## Given exercise a
Copy out the whole passage on the Forte's features and equipment, word for word.

## Selection
"""
Imagine available 10-way heated and cooled front driver’s seat, heated back seats and a heated steering wheel with controls for all the major functions like phone, audio and cruise.
There are several interior material choices and you can have carbon fibre look accents if you chose.
Other available luxury items include climate control, air ionizer, enhanced LCD/TFT Supervision cluster, smart key push button start/stop, proximity puddle lighting, navigation and rear air ventilation.
Standard features include Bluetooth hands-free connectivity, satellite radio, power windows and locks, AUX/USB inputs, trip computer and acres of soft-touch materials.
The Forte does not scrimp on safety with six-airbags, ABS with Brake Assist Control (BAS), Electronic Stability Control (ESC), Hill Assist Control (HAC) and standard Vehicle Stability Management (VSM) that automatically intervenes when it senses understeer or oversteer.
The Forte has four-wheel disc brakes as standard where several of its main competitors have drums at the rear.
"""
## Records
"""
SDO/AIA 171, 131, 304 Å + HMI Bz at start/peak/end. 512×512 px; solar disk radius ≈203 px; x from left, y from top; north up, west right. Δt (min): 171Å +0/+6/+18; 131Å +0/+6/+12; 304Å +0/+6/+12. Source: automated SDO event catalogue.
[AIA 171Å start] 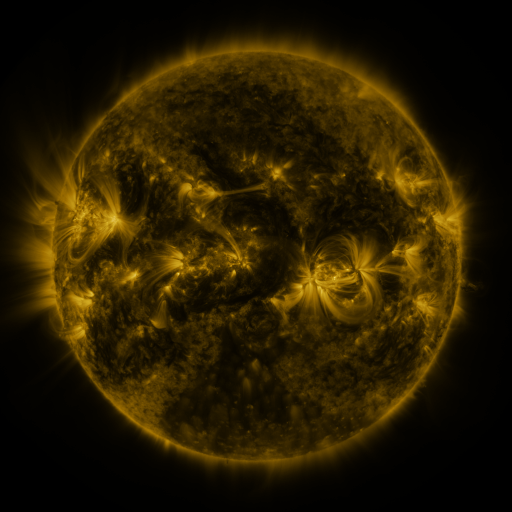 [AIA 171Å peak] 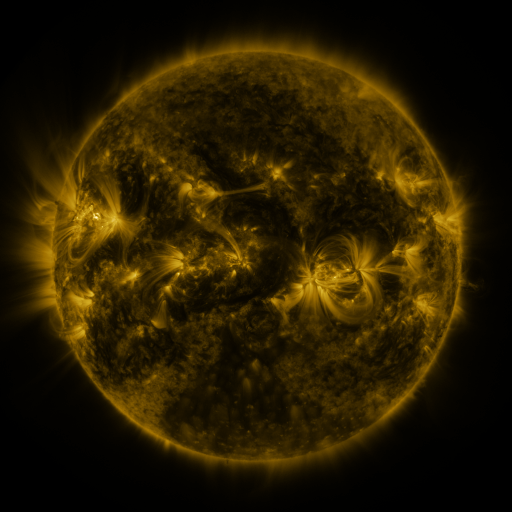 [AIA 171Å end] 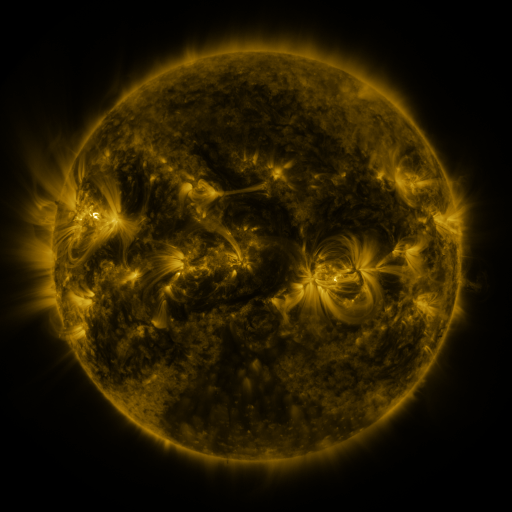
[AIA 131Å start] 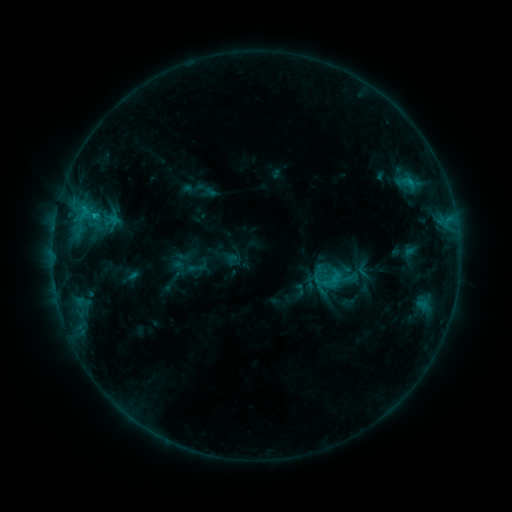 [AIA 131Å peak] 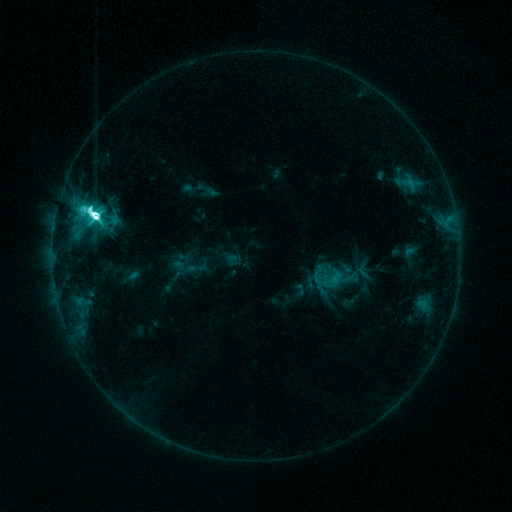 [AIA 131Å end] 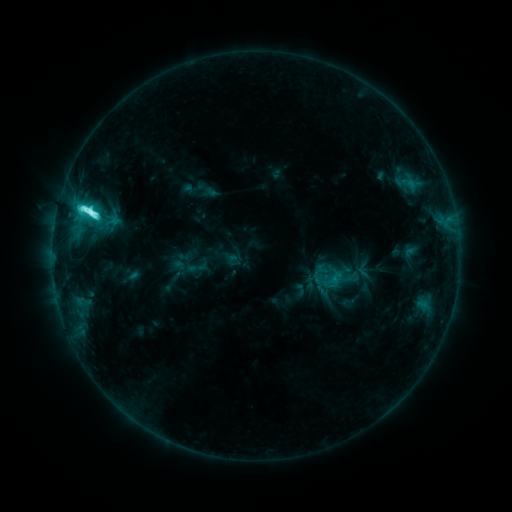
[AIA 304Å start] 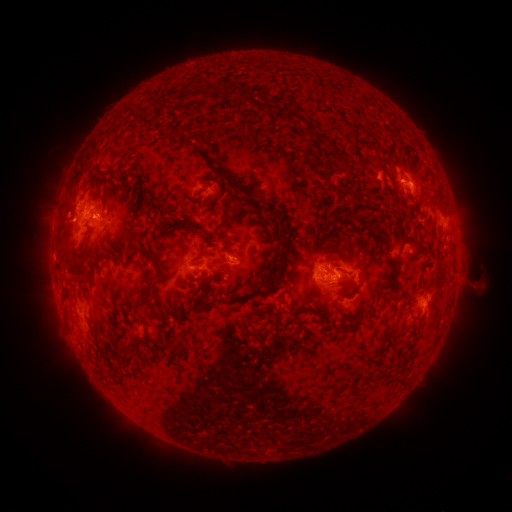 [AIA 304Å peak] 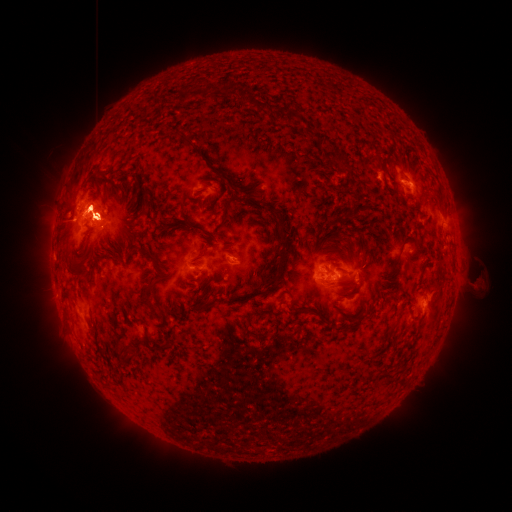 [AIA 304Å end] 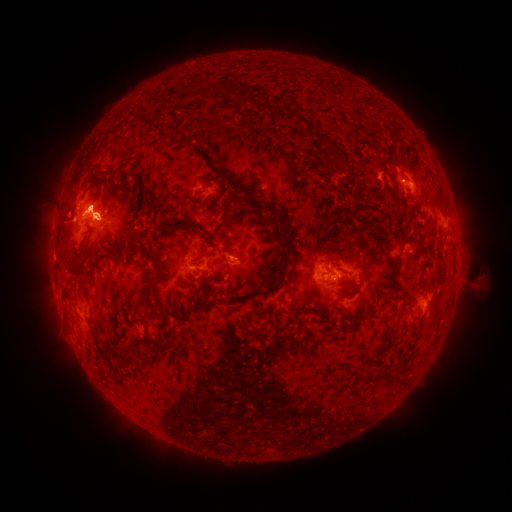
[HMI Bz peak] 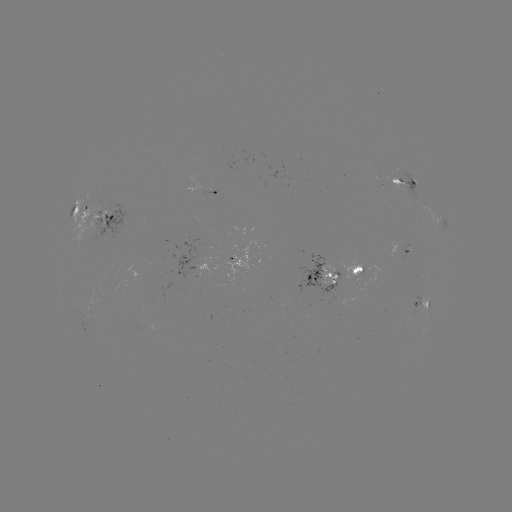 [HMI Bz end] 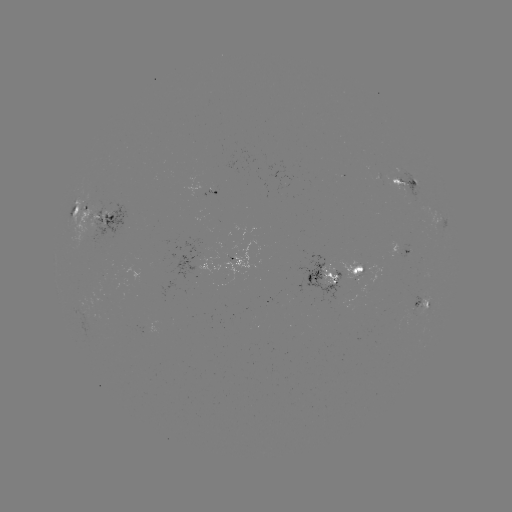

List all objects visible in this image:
"""
## Given exercise b
How many lines of the listing contain the string "disk"? Case matters; give only the number.

## Exercise response a
Imagine available 10-way heated and cooled front driver’s seat, heated back seats and a heated steering wheel with controls for all the major functions like phone, audio and cruise.
There are several interior material choices and you can have carbon fibre look accents if you chose.
Other available luxury items include climate control, air ionizer, enhanced LCD/TFT Supervision cluster, smart key push button start/stop, proximity puddle lighting, navigation and rear air ventilation.
Standard features include Bluetooth hands-free connectivity, satellite radio, power windows and locks, AUX/USB inputs, trip computer and acres of soft-touch materials.
The Forte does not scrimp on safety with six-airbags, ABS with Brake Assist Control (BAS), Electronic Stability Control (ESC), Hill Assist Control (HAC) and standard Vehicle Stability Management (VSM) that automatically intervenes when it senses understeer or oversteer.
The Forte has four-wheel disc brakes as standard where several of its main competitors have drums at the rear.

## Exercise response b
1